**What you will do**: Copy exactly the stretch of lines from the one holding "order: Rodentia" through the last line of the data below, inclusive. Leave out pictures.

**Materials provided**:
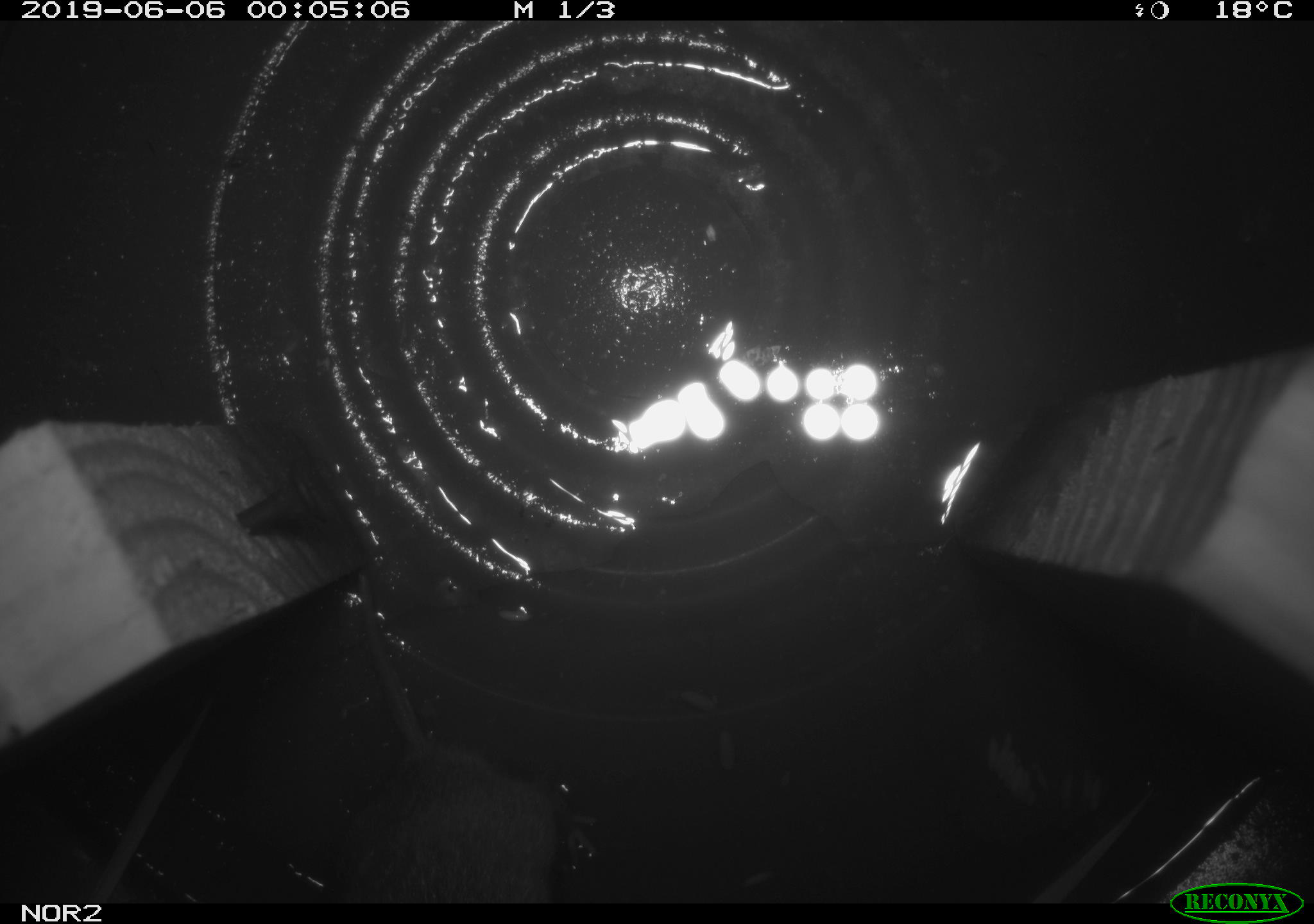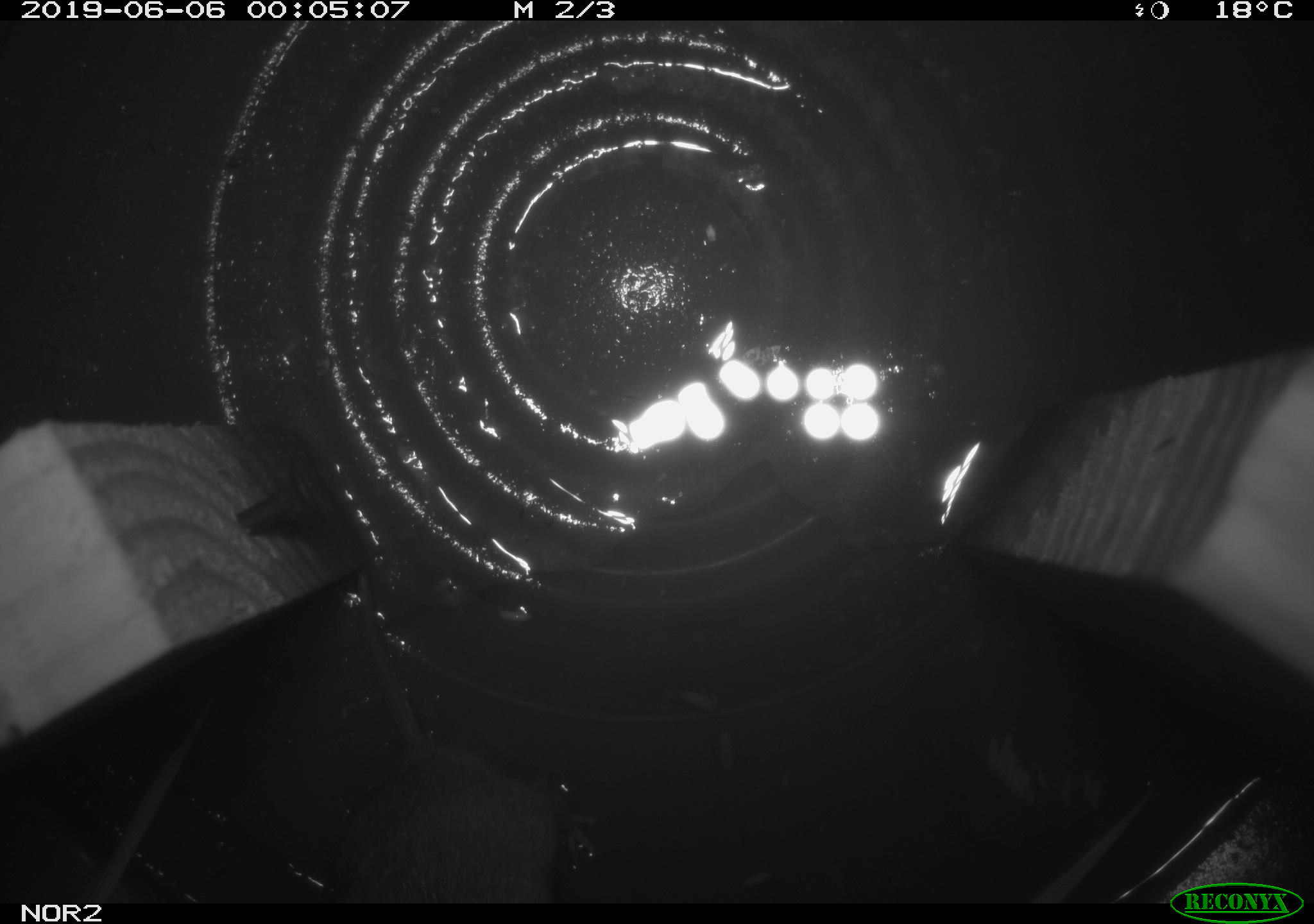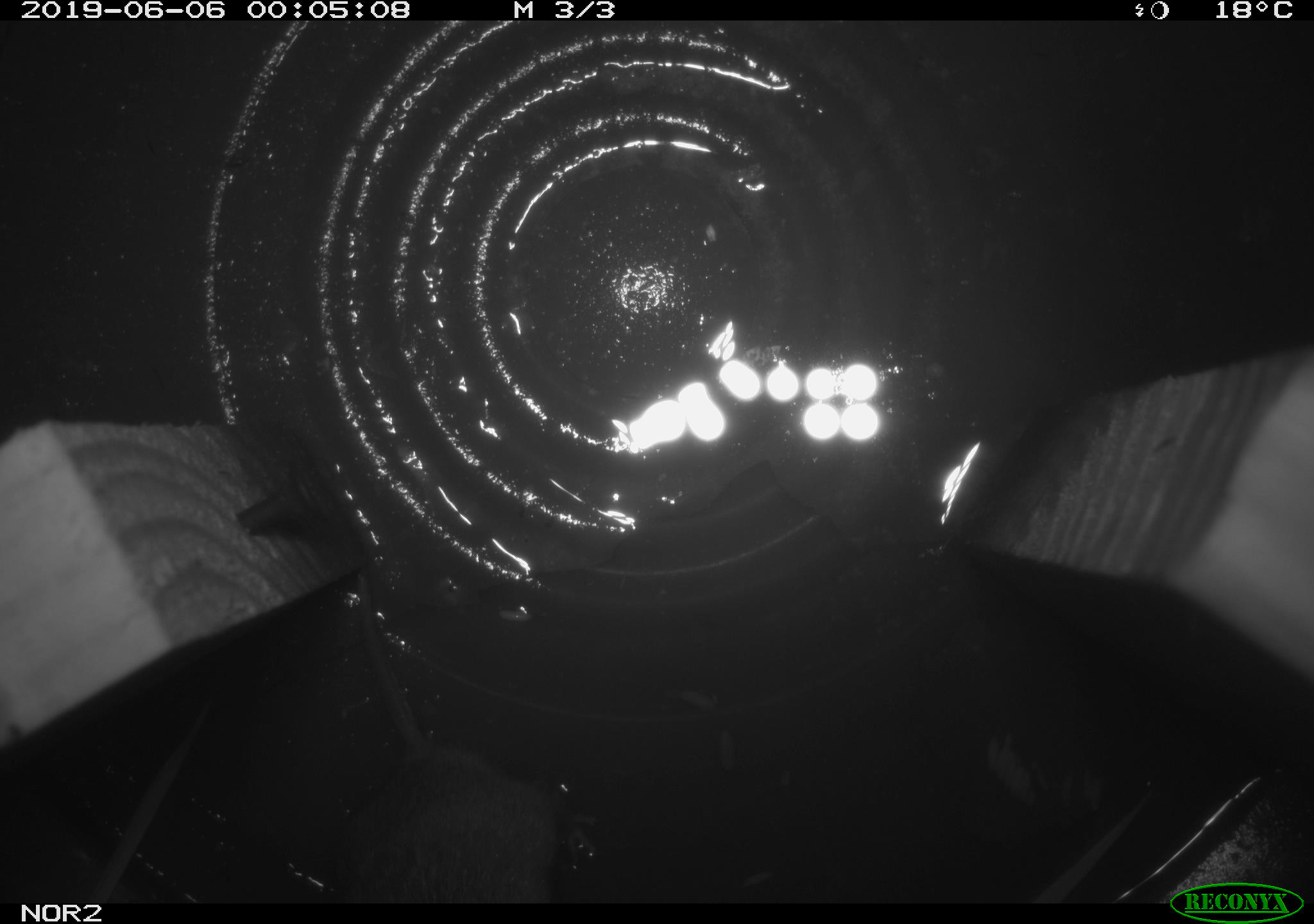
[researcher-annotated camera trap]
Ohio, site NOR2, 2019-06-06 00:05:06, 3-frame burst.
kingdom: Animalia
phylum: Chordata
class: Mammalia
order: Rodentia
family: Cricetidae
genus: Microtus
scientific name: Microtus pennsylvanicus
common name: meadow vole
Meadow vole (Microtus pennsylvanicus).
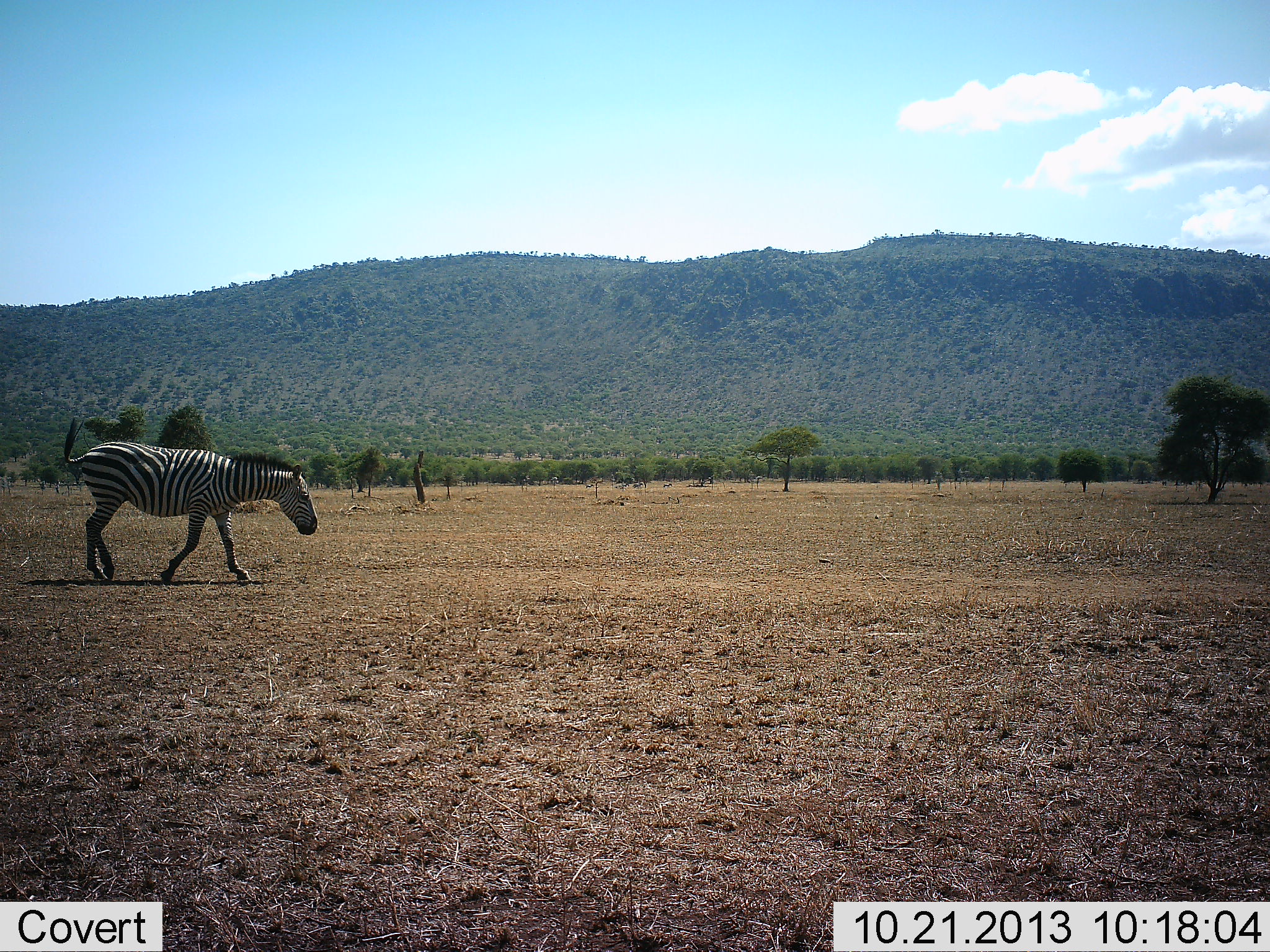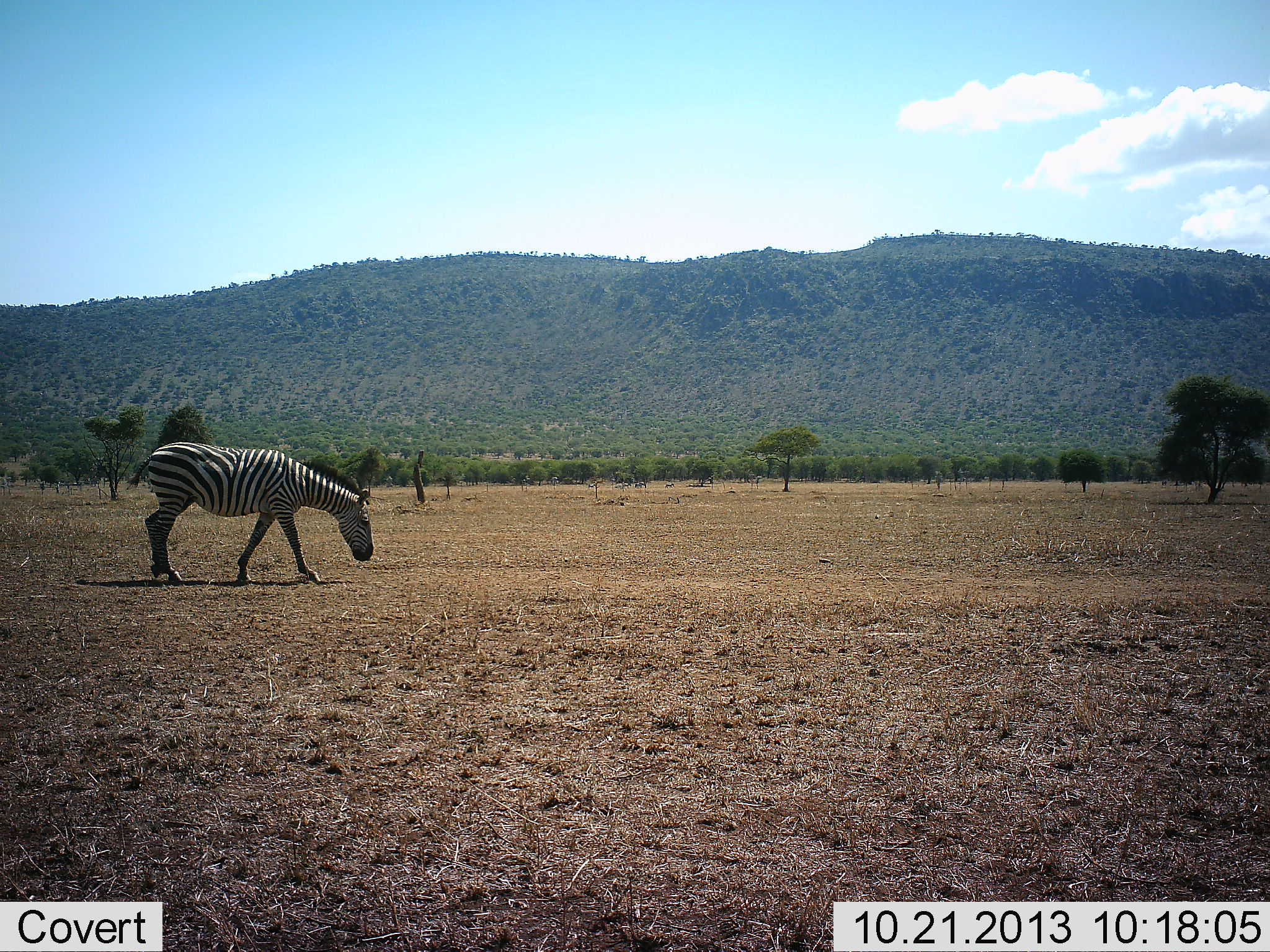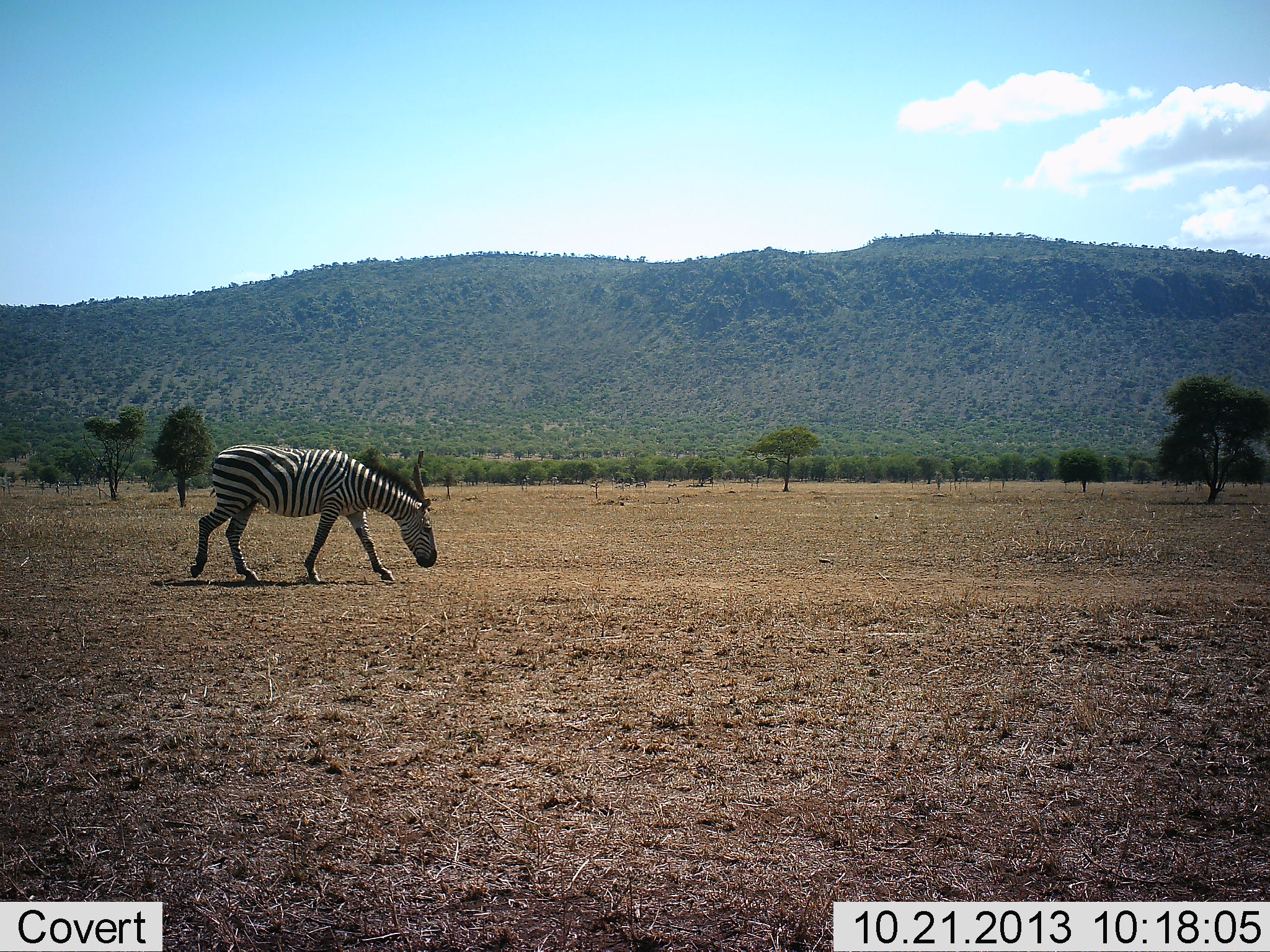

**Exercise solution**:
order: Rodentia
family: Cricetidae
genus: Microtus
scientific name: Microtus pennsylvanicus
common name: meadow vole
Meadow vole (Microtus pennsylvanicus).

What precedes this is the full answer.